**WHAT YOU SHOULD DO**
For this exercise, transcribe all the entries exactly as given and omit the images.

**THE INPUT**
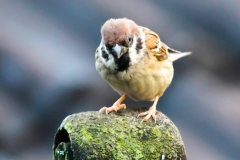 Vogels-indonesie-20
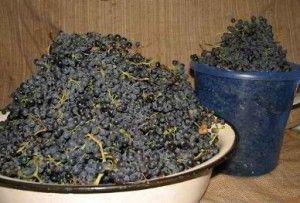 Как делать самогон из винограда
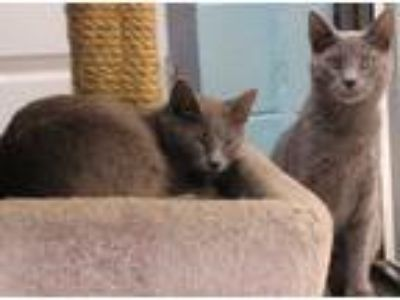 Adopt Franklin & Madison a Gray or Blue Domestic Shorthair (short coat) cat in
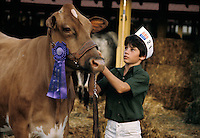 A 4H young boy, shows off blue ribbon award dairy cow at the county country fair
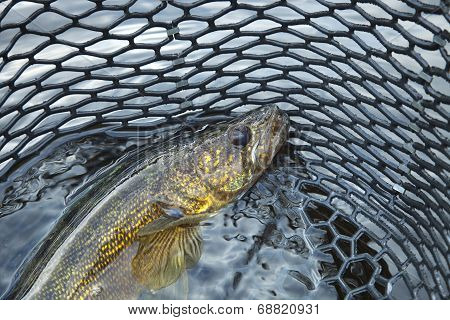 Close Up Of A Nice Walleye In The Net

**RESPONSE TO THE EXERCISE**
 Vogels-indonesie-20
 Как делать самогон из винограда
 Adopt Franklin & Madison a Gray or Blue Domestic Shorthair (short coat) cat in
 A 4H young boy, shows off blue ribbon award dairy cow at the county country fair
 Close Up Of A Nice Walleye In The Net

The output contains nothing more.